:: Supplied entries ::

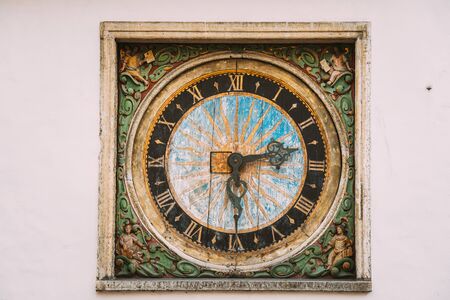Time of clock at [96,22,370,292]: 2:29
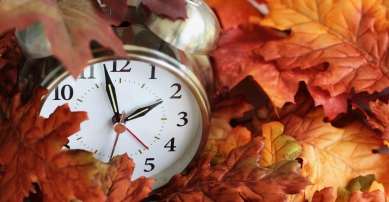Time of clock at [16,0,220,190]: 1:57
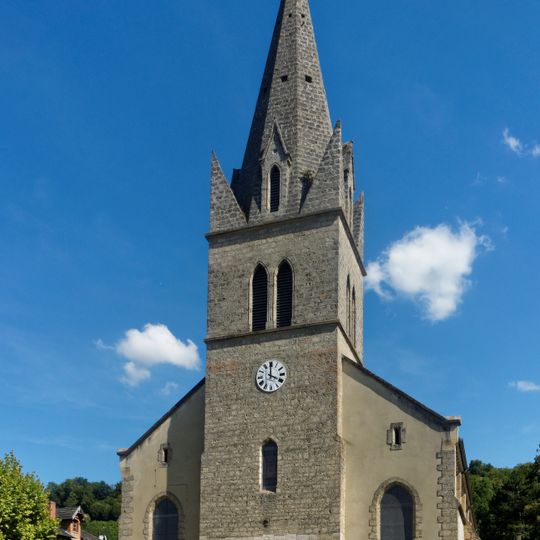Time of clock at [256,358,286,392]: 4:00
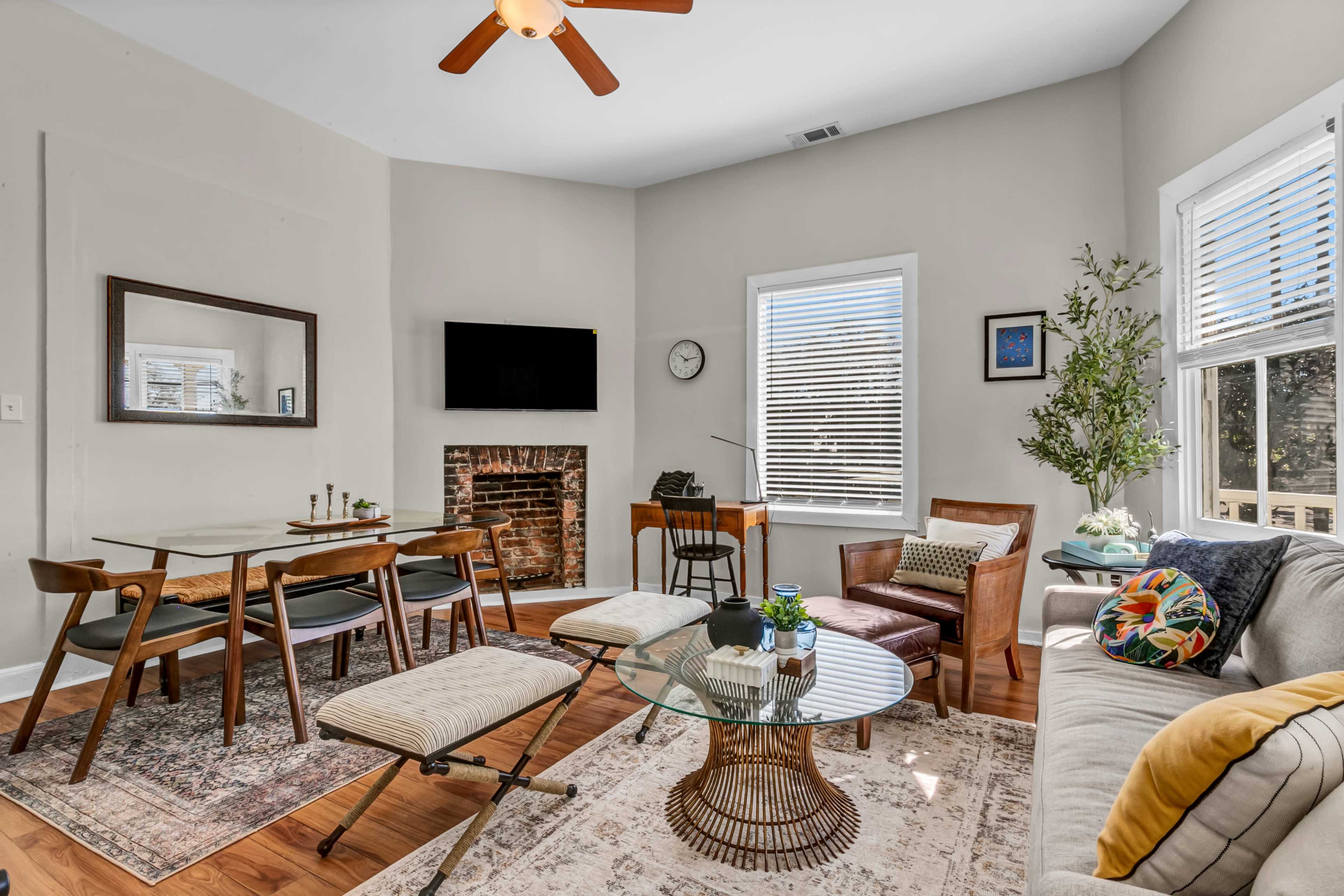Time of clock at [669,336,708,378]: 10:13
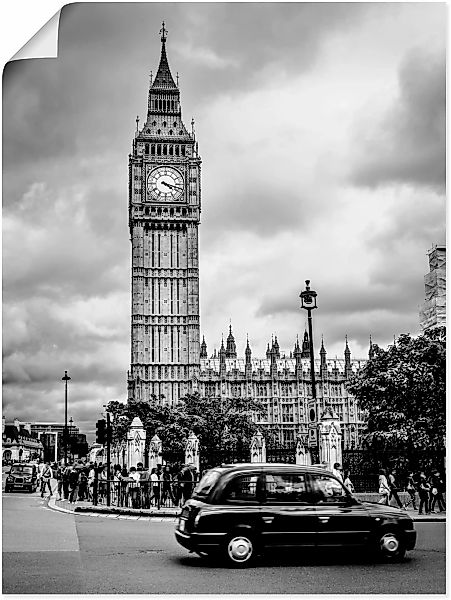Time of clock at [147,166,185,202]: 4:17
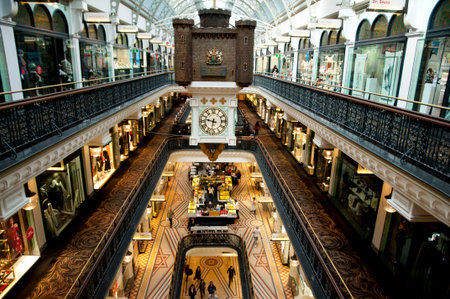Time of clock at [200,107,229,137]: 9:32
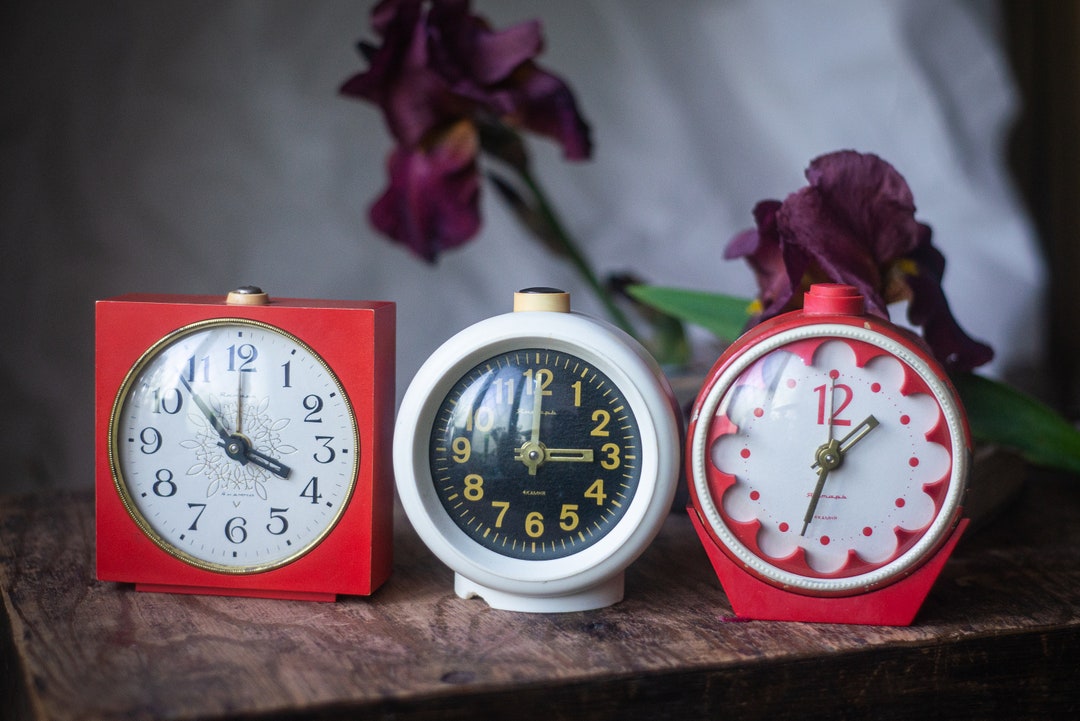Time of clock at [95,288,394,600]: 3:52
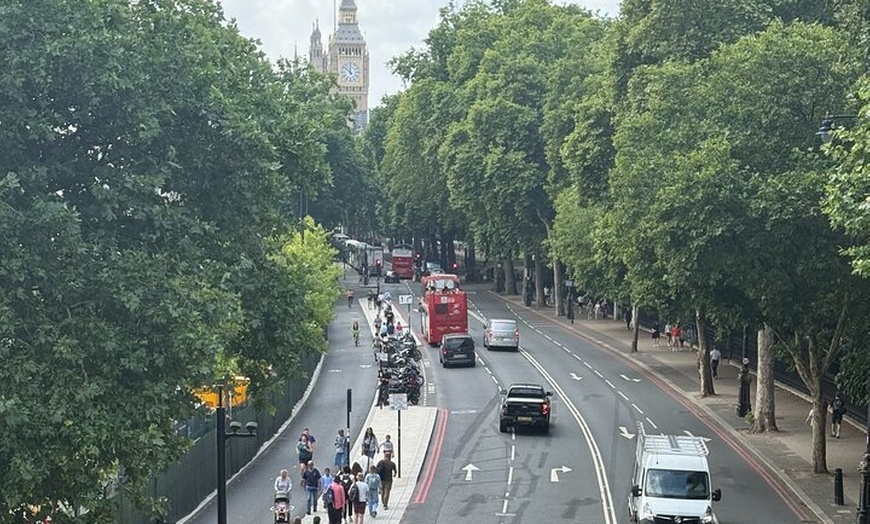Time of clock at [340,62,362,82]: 11:51
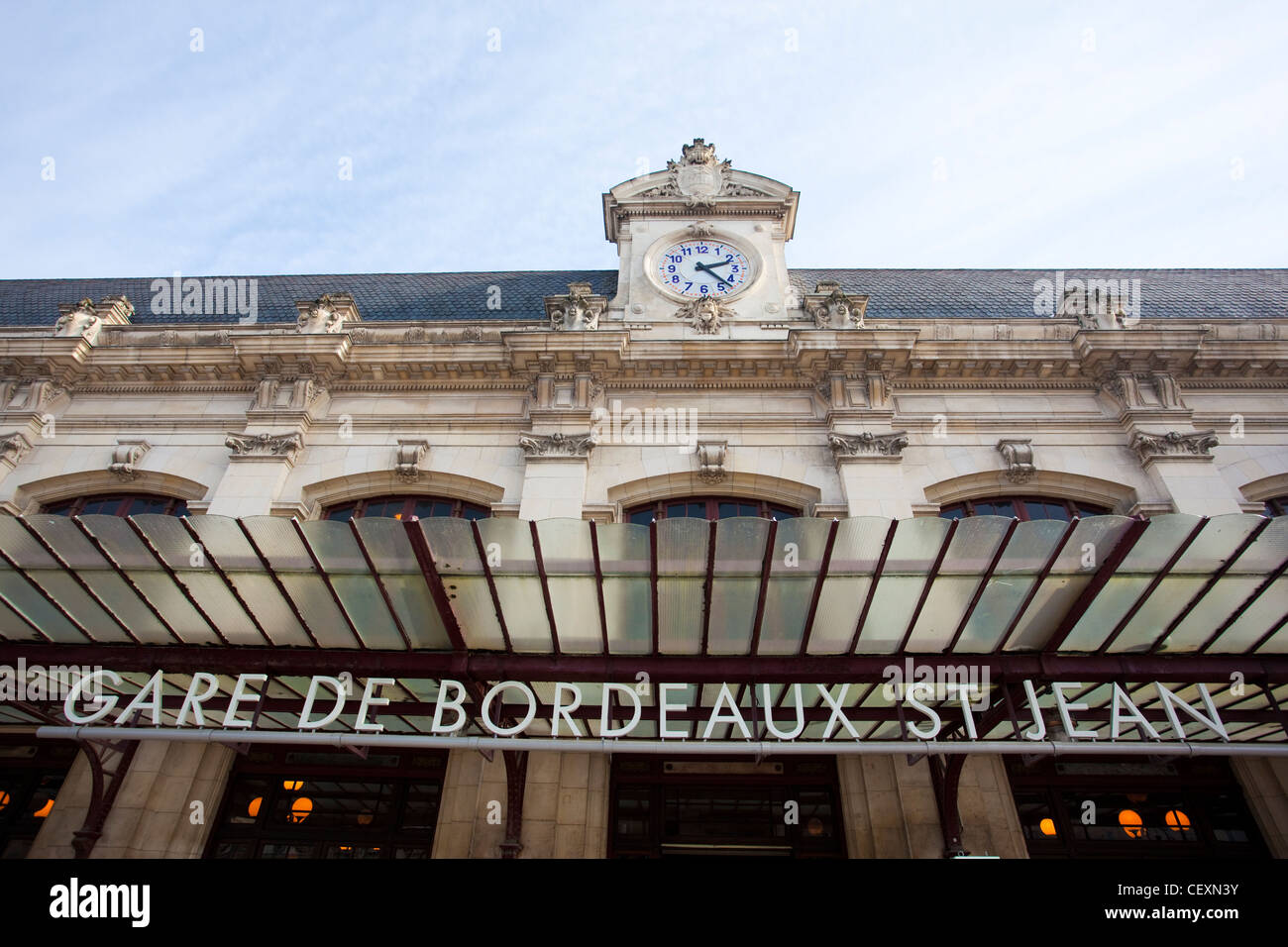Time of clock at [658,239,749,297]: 2:22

:::

Copy out every one of the rows above word for word, with the pictures left out.

Task solution:
Time of clock at [96,22,370,292]: 2:29
Time of clock at [16,0,220,190]: 1:57
Time of clock at [256,358,286,392]: 4:00
Time of clock at [669,336,708,378]: 10:13
Time of clock at [147,166,185,202]: 4:17
Time of clock at [200,107,229,137]: 9:32
Time of clock at [95,288,394,600]: 3:52
Time of clock at [340,62,362,82]: 11:51
Time of clock at [658,239,749,297]: 2:22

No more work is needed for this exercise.